> What is required
Can you rewrite the lines, beginning at the one that has "As the scene here shows, from" and stopping after the one that has "In this photograph, which", with "viewer" replaced by "camera" and nothing else changed?

> Source data
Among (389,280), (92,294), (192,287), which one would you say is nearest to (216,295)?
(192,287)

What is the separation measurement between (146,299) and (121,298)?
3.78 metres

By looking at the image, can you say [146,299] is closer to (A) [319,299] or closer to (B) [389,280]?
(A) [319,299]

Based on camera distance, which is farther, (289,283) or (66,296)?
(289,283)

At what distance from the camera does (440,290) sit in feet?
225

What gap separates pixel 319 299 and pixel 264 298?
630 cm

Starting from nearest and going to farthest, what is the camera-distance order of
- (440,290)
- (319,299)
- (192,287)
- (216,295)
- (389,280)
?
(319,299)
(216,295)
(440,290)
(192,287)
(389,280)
* * *
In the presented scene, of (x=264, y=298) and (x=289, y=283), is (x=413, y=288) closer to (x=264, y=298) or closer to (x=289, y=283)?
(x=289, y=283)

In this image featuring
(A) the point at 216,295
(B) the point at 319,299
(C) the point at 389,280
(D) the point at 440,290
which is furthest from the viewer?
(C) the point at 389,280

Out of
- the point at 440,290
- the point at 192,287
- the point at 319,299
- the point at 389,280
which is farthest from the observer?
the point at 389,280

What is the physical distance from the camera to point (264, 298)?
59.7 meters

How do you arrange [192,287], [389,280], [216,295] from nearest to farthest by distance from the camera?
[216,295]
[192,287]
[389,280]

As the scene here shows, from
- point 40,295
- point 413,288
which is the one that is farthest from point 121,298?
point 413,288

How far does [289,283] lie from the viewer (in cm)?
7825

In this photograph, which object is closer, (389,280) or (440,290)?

> Result
As the scene here shows, from
- point 40,295
- point 413,288
which is the one that is farthest from point 121,298?
point 413,288

How far does [289,283] lie from the camera (in cm)?
7825

In this photograph, which object is closer, (389,280) or (440,290)?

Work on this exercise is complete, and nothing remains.